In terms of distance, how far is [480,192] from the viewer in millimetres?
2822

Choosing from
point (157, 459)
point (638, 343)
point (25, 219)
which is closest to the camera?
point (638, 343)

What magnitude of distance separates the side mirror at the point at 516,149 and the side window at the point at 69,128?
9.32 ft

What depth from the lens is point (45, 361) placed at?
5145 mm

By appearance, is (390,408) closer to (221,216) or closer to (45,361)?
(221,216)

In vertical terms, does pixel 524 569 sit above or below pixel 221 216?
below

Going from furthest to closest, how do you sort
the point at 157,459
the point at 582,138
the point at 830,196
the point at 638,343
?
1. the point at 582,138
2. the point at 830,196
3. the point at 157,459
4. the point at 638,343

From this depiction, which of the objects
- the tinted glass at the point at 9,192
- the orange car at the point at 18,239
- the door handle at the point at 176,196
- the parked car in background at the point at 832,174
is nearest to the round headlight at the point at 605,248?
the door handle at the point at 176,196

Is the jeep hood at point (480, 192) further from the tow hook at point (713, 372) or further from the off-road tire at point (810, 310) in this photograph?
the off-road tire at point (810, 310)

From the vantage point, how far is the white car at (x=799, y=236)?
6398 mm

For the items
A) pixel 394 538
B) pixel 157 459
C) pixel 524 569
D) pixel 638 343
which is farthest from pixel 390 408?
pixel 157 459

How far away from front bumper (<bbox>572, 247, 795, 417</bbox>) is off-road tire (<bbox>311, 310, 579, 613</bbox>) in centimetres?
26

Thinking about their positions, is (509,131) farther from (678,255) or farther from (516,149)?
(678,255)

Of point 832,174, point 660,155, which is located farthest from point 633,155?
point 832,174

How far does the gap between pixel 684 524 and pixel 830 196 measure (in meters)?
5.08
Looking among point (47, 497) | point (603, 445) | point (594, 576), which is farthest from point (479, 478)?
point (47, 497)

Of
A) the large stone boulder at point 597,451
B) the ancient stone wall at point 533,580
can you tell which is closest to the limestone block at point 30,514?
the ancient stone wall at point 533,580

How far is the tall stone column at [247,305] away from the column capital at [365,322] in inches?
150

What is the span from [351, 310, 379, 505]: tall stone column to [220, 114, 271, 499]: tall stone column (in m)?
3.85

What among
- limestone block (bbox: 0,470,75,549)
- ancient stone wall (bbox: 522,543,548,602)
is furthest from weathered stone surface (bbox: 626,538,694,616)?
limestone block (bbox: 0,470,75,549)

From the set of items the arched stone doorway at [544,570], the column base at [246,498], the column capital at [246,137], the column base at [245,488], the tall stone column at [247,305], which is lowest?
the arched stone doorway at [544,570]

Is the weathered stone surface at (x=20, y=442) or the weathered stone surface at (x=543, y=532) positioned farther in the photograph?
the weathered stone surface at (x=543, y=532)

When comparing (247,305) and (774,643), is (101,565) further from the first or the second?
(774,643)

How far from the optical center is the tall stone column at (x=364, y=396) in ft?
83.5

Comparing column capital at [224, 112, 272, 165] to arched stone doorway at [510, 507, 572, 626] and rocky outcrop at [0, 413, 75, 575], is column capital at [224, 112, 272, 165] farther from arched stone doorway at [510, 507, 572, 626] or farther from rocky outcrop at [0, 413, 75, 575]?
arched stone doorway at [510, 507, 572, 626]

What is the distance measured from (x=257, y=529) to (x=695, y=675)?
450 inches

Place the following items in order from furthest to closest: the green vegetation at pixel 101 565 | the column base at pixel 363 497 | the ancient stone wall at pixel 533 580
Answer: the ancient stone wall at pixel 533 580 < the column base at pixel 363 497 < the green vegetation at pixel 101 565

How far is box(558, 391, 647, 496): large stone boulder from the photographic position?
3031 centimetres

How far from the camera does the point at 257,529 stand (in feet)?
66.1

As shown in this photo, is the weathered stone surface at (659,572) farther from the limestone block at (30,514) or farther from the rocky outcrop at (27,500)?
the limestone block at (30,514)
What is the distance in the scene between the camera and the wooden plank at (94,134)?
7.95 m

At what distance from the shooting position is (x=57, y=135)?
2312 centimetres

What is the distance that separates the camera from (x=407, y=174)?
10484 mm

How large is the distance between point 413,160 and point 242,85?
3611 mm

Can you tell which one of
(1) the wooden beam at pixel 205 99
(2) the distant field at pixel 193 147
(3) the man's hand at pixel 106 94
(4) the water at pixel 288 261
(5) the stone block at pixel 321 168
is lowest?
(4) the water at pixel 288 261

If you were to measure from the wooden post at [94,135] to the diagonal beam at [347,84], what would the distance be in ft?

- **SHORT PROBLEM**
Write out every record verbatim.

- **EXERCISE SOLUTION**
In terms of distance, how far is [480,192] from the viewer in millimetres?
2822

Choosing from
point (157, 459)
point (638, 343)
point (25, 219)
which is closest to the camera?
point (638, 343)

What magnitude of distance separates the side mirror at the point at 516,149 and the side window at the point at 69,128?
9.32 ft

What depth from the lens is point (45, 361) placed at?
5145 mm

By appearance, is (390,408) closer to (221,216) or closer to (45,361)?
(221,216)

In vertical terms, does pixel 524 569 sit above or below pixel 221 216?
below

Going from furthest to closest, how do you sort
the point at 157,459
the point at 582,138
the point at 830,196
the point at 638,343
?
1. the point at 582,138
2. the point at 830,196
3. the point at 157,459
4. the point at 638,343

From this depiction, which of the objects
- the tinted glass at the point at 9,192
- the orange car at the point at 18,239
- the door handle at the point at 176,196
- the parked car in background at the point at 832,174
is nearest to the round headlight at the point at 605,248?
the door handle at the point at 176,196

Is the jeep hood at point (480, 192) further from the tow hook at point (713, 372) or further from the off-road tire at point (810, 310) in this photograph?
the off-road tire at point (810, 310)

From the vantage point, how far is the white car at (x=799, y=236)?
6398 mm

For the items
A) pixel 394 538
B) pixel 157 459
C) pixel 524 569
D) pixel 638 343
which is farthest from pixel 390 408?
pixel 157 459

How far away from front bumper (<bbox>572, 247, 795, 417</bbox>) is off-road tire (<bbox>311, 310, 579, 613</bbox>) in centimetres?
26

Thinking about their positions, is (509,131) farther from (678,255) or farther from (516,149)?
(678,255)

Of point 832,174, point 660,155, which is located farthest from point 633,155?
point 832,174

How far does the gap between pixel 684 524 and pixel 830 196 measure (in meters)?
5.08
Looking among point (47, 497) | point (603, 445) | point (594, 576), which is farthest from point (479, 478)?
point (47, 497)

Of
A) the large stone boulder at point 597,451
B) the ancient stone wall at point 533,580
can you tell which is closest to the limestone block at point 30,514?
the ancient stone wall at point 533,580

How far is the tall stone column at [247,305] away from the column capital at [365,322] in inches?
150

What is the span from [351, 310, 379, 505]: tall stone column to [220, 114, 271, 499]: tall stone column (in m)?
3.85

What among
- limestone block (bbox: 0,470,75,549)
- ancient stone wall (bbox: 522,543,548,602)
is furthest from weathered stone surface (bbox: 626,538,694,616)?
limestone block (bbox: 0,470,75,549)

From the set of items the arched stone doorway at [544,570], the column base at [246,498], the column capital at [246,137], the column base at [245,488], the tall stone column at [247,305], which is lowest?
the arched stone doorway at [544,570]

Is the weathered stone surface at (x=20, y=442) or the weathered stone surface at (x=543, y=532) positioned farther in the photograph?
the weathered stone surface at (x=543, y=532)

When comparing (247,305) and (774,643), is (101,565) further from the first or the second?
(774,643)

How far from the optical center is the tall stone column at (x=364, y=396) in ft?
83.5

Comparing column capital at [224, 112, 272, 165] to arched stone doorway at [510, 507, 572, 626] and rocky outcrop at [0, 413, 75, 575], is column capital at [224, 112, 272, 165] farther from arched stone doorway at [510, 507, 572, 626] or farther from rocky outcrop at [0, 413, 75, 575]?
arched stone doorway at [510, 507, 572, 626]

What is the distance measured from (x=257, y=529) to (x=695, y=675)?
450 inches

Place the following items in order from furthest to closest: the green vegetation at pixel 101 565 | the column base at pixel 363 497 | the ancient stone wall at pixel 533 580
Answer: the ancient stone wall at pixel 533 580 < the column base at pixel 363 497 < the green vegetation at pixel 101 565

How far is box(558, 391, 647, 496): large stone boulder from the photographic position?
3031 centimetres

How far from the camera does the point at 257,529 stand (in feet)?
66.1

As shown in this photo, is the weathered stone surface at (659,572) farther from the limestone block at (30,514) or farther from the rocky outcrop at (27,500)?
the limestone block at (30,514)
What is the distance in the scene between the camera and the wooden plank at (94,134)?
7.95 m

At what distance from the shooting position is (x=57, y=135)?
2312 centimetres

What is the distance that separates the camera from (x=407, y=174)?
10484 mm

How large is the distance between point 413,160 and point 242,85?
3611 mm

Can you tell which one of
(1) the wooden beam at pixel 205 99
(2) the distant field at pixel 193 147
(3) the man's hand at pixel 106 94
(4) the water at pixel 288 261
(5) the stone block at pixel 321 168
is lowest?
(4) the water at pixel 288 261

If you were to measure from the wooden post at [94,135] to the diagonal beam at [347,84], what would the distance be in ft?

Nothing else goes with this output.